Buying A Second Home For Retirement
As retirement approaches, many Americans start to think about their finances and where to invest or move their assets. For some, purchasing a second home is an important part of retirement preparation. With careful planning, buying a second home for retirement can then be a very valuable and significant option.
Look at Current and Future Finances Now
If you are thinking about buying a second home, then the first step is to take inventory of your current and future finances. Be sure to determine the sources of your future income (pensions or government benefits) in order to evaluate how much you can afford. Are you planning on using the second home as a rental during part of the year? If so, then don’t count on that rental income as part of your income. After all, you never know if you are going to have a period without a renter. After undertaking this assessment, you will then have a better sense of what you really can afford.

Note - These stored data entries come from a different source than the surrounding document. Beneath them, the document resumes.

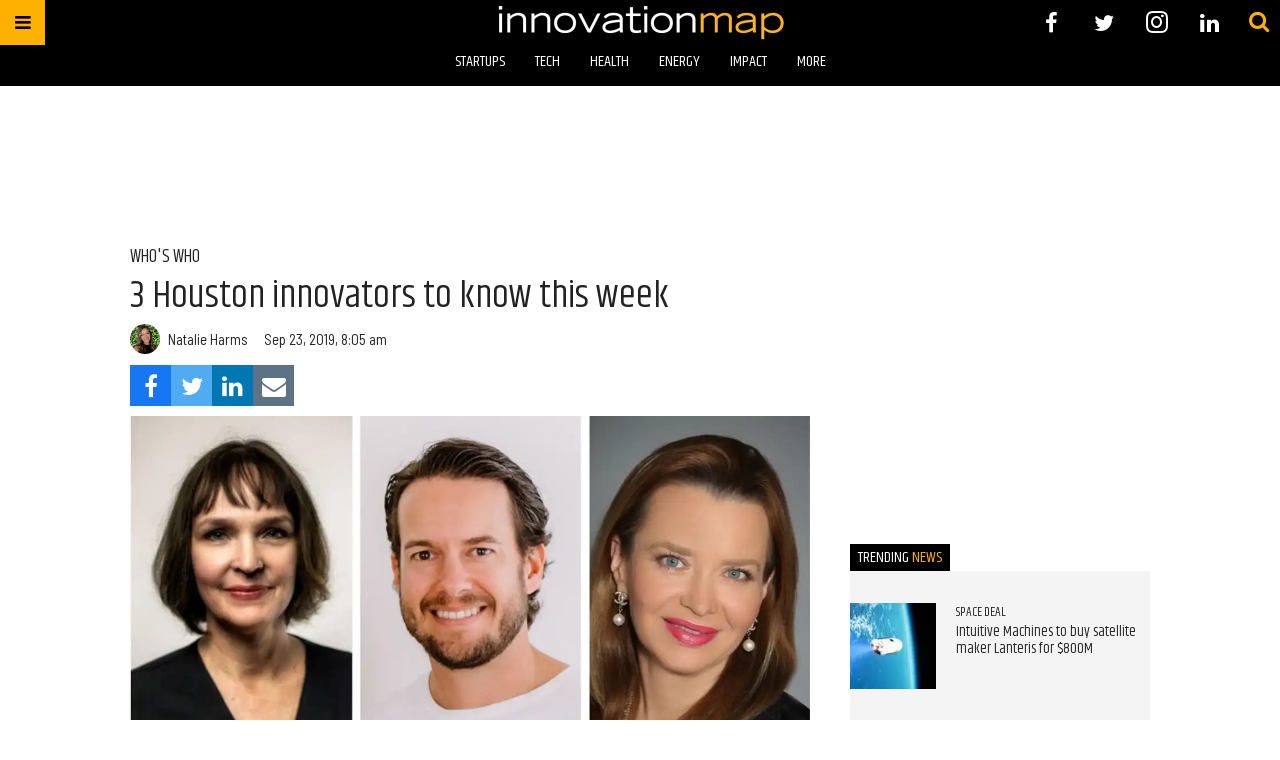

--- FILE ---
content_type: text/html; charset=utf-8
request_url: https://www.google.com/recaptcha/api2/aframe
body_size: 268
content:
<!DOCTYPE HTML><html><head><meta http-equiv="content-type" content="text/html; charset=UTF-8"></head><body><script nonce="lVxopJFGEhYhajWRz1rU4Q">/** Anti-fraud and anti-abuse applications only. See google.com/recaptcha */ try{var clients={'sodar':'https://pagead2.googlesyndication.com/pagead/sodar?'};window.addEventListener("message",function(a){try{if(a.source===window.parent){var b=JSON.parse(a.data);var c=clients[b['id']];if(c){var d=document.createElement('img');d.src=c+b['params']+'&rc='+(localStorage.getItem("rc::a")?sessionStorage.getItem("rc::b"):"");window.document.body.appendChild(d);sessionStorage.setItem("rc::e",parseInt(sessionStorage.getItem("rc::e")||0)+1);localStorage.setItem("rc::h",'1764051149242');}}}catch(b){}});window.parent.postMessage("_grecaptcha_ready", "*");}catch(b){}</script></body></html>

Think About the Property Year-Round
When actually looking at properties, take into consideration the same factors you would when buying your primary residence. For example, think about costs, taxes, and location. Ask yourself whether you want a part-time vacation home or a year-round home. Do you plan to move there after you retire full-time? If so, then you will want to ensure that the neighborhoods don’t shut down during the off-season. Obviously, the last thing you want is to move into your second home and run out to buy a gallon of milk, only to find out that every store in the area is closed for the season!

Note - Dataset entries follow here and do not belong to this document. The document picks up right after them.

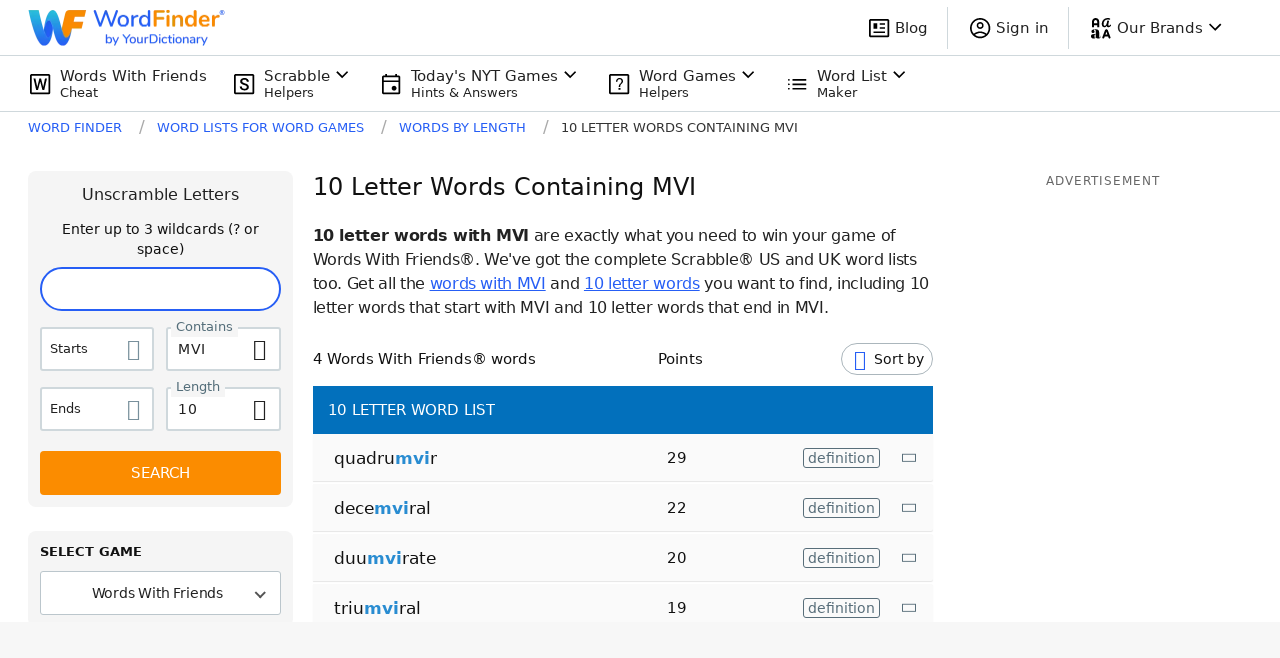

--- FILE ---
content_type: application/javascript; charset=utf-8
request_url: https://fundingchoicesmessages.google.com/f/AGSKWxXgbaSEG-V0hMPQH1WrIdxO2ss-h9xZ5Db4k2B24cvEk0FWpLfoYtVBx0oiO-TkPUvyzsTJi79t7f2U-h5sLAQyPdulTC8_1qvsgArcC8chCQuUNU3fa8b-NSRBFvH7aaa2d8fa722fSmlO2TroiKqwhC_Dm4RlCHlWNs5bfIXdBe6FIT1YHJ-CqeS-/_.popupvideoad./blogad_=oas_tag./nativeads./inline_ad.
body_size: -1289
content:
window['1697e5b2-707c-4a79-a133-82e9255a2857'] = true;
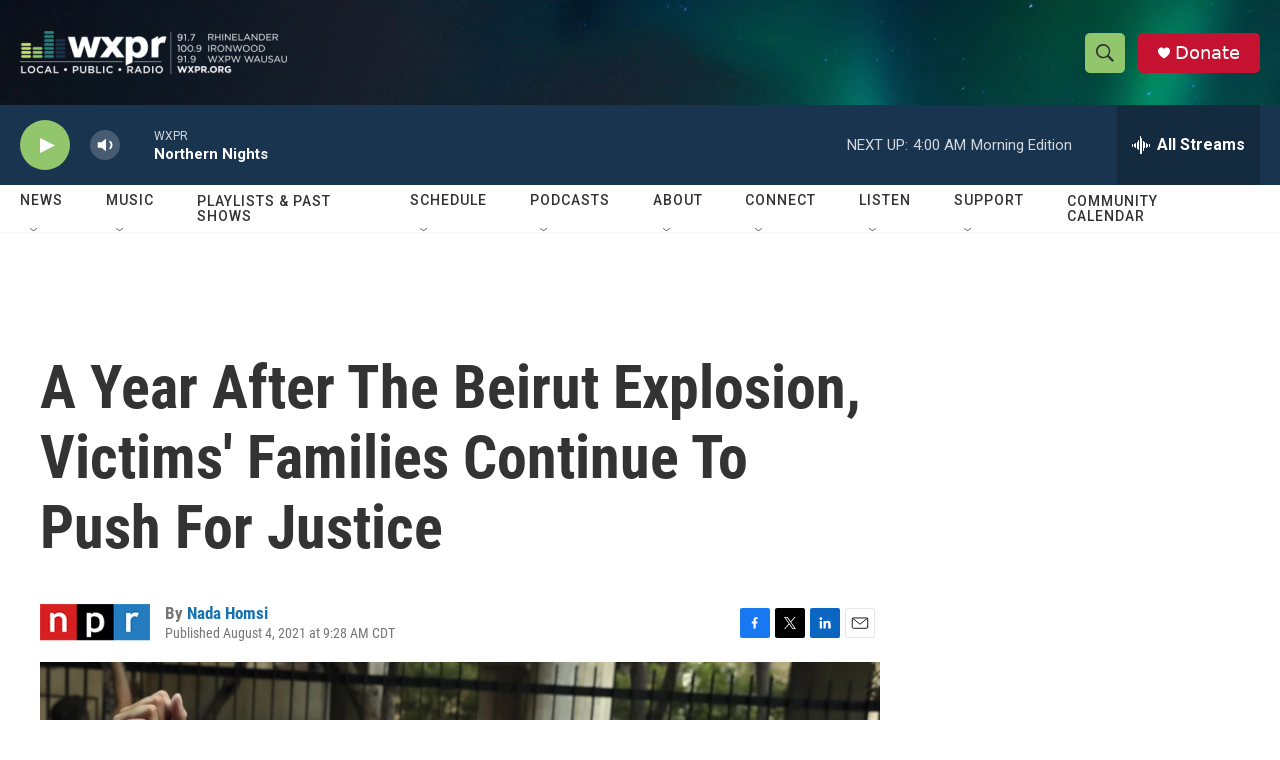

--- FILE ---
content_type: text/html; charset=utf-8
request_url: https://www.google.com/recaptcha/api2/aframe
body_size: 163
content:
<!DOCTYPE HTML><html><head><meta http-equiv="content-type" content="text/html; charset=UTF-8"></head><body><script nonce="L0BilgUYsK17QRCnn6uHsg">/** Anti-fraud and anti-abuse applications only. See google.com/recaptcha */ try{var clients={'sodar':'https://pagead2.googlesyndication.com/pagead/sodar?'};window.addEventListener("message",function(a){try{if(a.source===window.parent){var b=JSON.parse(a.data);var c=clients[b['id']];if(c){var d=document.createElement('img');d.src=c+b['params']+'&rc='+(localStorage.getItem("rc::a")?sessionStorage.getItem("rc::b"):"");window.document.body.appendChild(d);sessionStorage.setItem("rc::e",parseInt(sessionStorage.getItem("rc::e")||0)+1);localStorage.setItem("rc::h",'1768978569962');}}}catch(b){}});window.parent.postMessage("_grecaptcha_ready", "*");}catch(b){}</script></body></html>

Other Things to Consider About Buying a Second Home for Retirement
Other important considerations in deciding whether to purchase a second home relate to money and taxes. If the second home is considered a residence by the IRS—meaning you don’t rent it out or use it for other business uses—interest on your mortgage is deductible just as it is on your first home. In other words, you can deduct up to $1 million in interest on both homes ($1 million total, not $1 million per home). However, if you rent out your second home, the rules change depending on how long you rent it out. Generally, if you have renters for more than 14 days a year, then you have to report rental payments as income. However, you will also be able to claim any mortgage interest and other costs during the rental time as business expenses.

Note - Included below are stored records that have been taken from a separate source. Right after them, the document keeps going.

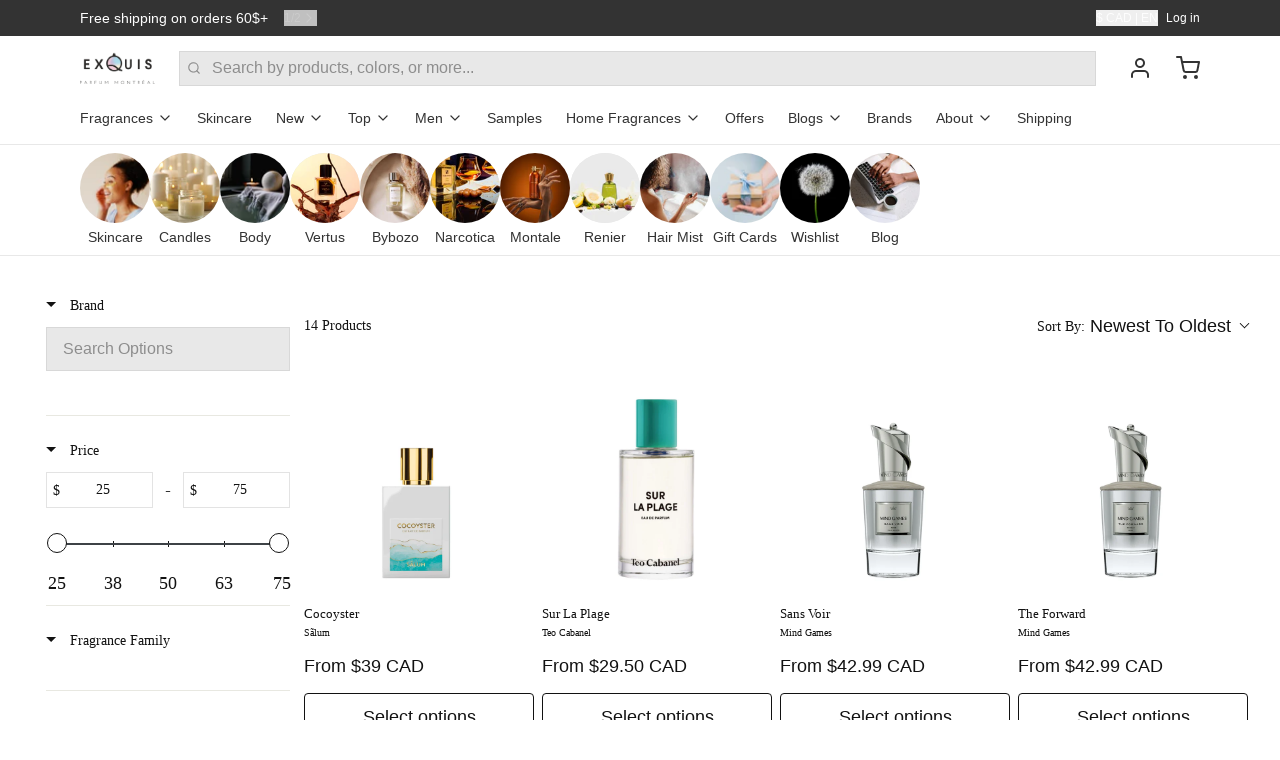

--- FILE ---
content_type: text/css
request_url: https://cdn.boostcommerce.io/widget-integration/theme/customization/parfumexquis.myshopify.com/cd-zVHrOfG/customization-1732734438818.css
body_size: -133
content:
/*********************** Custom css for Boost AI Search & Discovery  ************************/

form[action="/search"] div[x-show="search_active"] {
    display: none;
}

Lastly, depending on local and state laws, you likely can deduct the property taxes on any number of properties you own (regardless of whether you rent them out). Overall, these rules can be very complicated. Furthermore, they can change depending simply upon how much time you spend in the second home. Therefore, it is probably worth it to talk to an experienced attorney before you take on a rental property. That will then ensure that you don’t run afoul of local or federal tax authorities.
Consider Different Kinds of Properties
For retirees, consider other types of properties, too. Options include condominiums of retirement communities. These also include some significant benefits. For example, some of these communities offer services that take care of certain household chores such as mowing the lawn, snow removal, and painting. Others provide gyms, pools, and golf courses. And in some retirement communities, there may even be meal service or some form of medical care. If you pursue this option, then you will likely purchase the real estate and then pay an additional ongoing fee to the community association for its services. However, it is important to note that there are some pitfalls with these benefits. For example, in many communities, there are restrictions on what you can do with the exterior of your home. There may also be rules about your landscaping, whether you can rent your home, and, in some extremes, on the guests you can have spend the night.
Owning Two Homes in Retirement Can be Great with Proper Planning
Second homes can create important sources of income and provide flexibility and excitement for your retirement. If you are a retiree, a second home could be used for investment purposes. Conversely, it may just be a good way for you to live out your dream retirement. Whatever your reason, remember, you are still making a real estate purchase. Thus, you need to exercise the appropriate level of care. Your tax or estate planning attorney may be able to better advise you on how to buy a second home.